Once before, he pointed out, the US had been similarly torn when a president took office, namely after the American Civil War in 1869, when Andrew Johnson passed the presidency to Ulysses Grant. "That change of office ended perhaps the most pivotal period in American history," Martschukat said. "That the outgoing president was not present was a good reflection of the country's division."
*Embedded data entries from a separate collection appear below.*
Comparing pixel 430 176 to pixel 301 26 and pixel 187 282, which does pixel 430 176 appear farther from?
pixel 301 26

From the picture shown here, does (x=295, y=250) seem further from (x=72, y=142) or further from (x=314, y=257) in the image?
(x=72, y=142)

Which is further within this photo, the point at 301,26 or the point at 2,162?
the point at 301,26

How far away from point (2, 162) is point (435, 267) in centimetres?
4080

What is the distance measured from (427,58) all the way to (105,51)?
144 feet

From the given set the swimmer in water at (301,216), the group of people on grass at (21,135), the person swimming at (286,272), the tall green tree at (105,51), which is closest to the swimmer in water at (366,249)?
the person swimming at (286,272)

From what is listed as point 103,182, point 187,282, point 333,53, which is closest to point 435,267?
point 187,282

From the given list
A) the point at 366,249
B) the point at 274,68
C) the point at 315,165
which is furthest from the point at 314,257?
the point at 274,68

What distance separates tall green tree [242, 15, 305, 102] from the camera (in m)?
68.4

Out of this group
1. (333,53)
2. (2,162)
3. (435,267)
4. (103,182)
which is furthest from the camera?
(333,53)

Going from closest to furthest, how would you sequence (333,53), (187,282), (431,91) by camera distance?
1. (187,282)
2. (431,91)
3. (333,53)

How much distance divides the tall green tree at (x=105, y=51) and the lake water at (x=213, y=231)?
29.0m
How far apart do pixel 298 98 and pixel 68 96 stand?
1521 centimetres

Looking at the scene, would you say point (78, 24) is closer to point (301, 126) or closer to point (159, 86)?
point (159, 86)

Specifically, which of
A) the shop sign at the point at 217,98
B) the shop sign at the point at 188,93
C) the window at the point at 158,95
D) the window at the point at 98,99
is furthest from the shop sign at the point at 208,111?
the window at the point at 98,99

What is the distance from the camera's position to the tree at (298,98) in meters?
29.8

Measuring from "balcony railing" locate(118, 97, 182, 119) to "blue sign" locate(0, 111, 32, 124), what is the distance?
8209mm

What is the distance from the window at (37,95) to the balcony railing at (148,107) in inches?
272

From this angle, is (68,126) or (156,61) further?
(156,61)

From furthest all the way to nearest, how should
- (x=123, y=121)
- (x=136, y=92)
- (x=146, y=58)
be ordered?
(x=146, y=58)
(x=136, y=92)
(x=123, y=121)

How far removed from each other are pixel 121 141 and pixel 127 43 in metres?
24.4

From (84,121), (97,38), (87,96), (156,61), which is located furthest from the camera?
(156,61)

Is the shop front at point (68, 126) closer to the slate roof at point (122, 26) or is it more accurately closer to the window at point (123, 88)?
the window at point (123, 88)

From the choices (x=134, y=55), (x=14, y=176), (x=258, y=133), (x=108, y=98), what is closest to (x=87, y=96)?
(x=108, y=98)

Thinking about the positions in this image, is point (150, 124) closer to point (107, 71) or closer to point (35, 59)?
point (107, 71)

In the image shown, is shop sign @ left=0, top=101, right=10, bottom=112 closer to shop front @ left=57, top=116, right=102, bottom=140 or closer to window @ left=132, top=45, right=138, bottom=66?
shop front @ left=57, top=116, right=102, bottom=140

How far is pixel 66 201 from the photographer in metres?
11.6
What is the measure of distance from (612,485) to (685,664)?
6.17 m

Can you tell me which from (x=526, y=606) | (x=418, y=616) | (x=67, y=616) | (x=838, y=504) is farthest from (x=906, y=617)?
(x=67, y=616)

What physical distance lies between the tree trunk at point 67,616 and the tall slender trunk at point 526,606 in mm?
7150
Racism still divides the USA
Abraham Lincoln had stated he would not tolerate succession even before the outbreak of the four-year American Civil War, which took place between 1861 and 1865. In reaction to the election of the moderate opponent of slavery as US president, most Southern states had left the Union in the winter of 1860-61.
The war, which caused hundreds of thousands of deaths, took its course. But Lincoln did not live to see the Confederate surrender. He died on April 15, 1865, shot by an assassin shortly after his re-election.
The main point of contention during the Civil War had been slavery. Today, racism still divides the country and is, as historian Martschukat says, "a central factor" in US political debate.
That in itself made Barack Obama a beacon of hope. Some 1.8 million people witnessed him take the oath of office on January 20, 2009 — the first Black US president to do so. Obama's inauguration was a demonstration of the multiculturalism of the United States: The Marine Band played, as always, but Aretha Franklin's performance went straight to people's hearts. She sang the unofficial national anthem of the USA: "America (My Country 'Tis of Thee)."
It's an ode to freedom, reflected in its lyrics, such as: "Land where my fathers died, land of the pilgrim's pride; from every mountainside, let freedom ring." The patriotic song, written by Samuel Francis Smith in 1831, suggests how Americans have seen themselves since the Declaration of Independence in 1789.
"It talks about liberty and the pursuit of happiness," Martschukat reminds us, "These promises were made to all people, but from the beginning there were those who remained excluded." Women, African Americans and other minorities have had to fight for those supposedly basic rights. "The conflict runs throughout American history and has culminated in recent years," the historian analyzes, "What unites is also what divides."
Many stars will be involved in the inauguration of future US President Joe Biden and his Vice President Kamala Harris. Actor Tom Hanks will host a television special called Celebrating America, and musicians Bruce Springsteen, Bon Jovi and Jennifer Lopez will perform. Four years after Donald Trump's campaign slogan "Make America Great Again," it is up to President Biden to make this promise come true in his own way.
This article was translated from German by Sarah Hucal.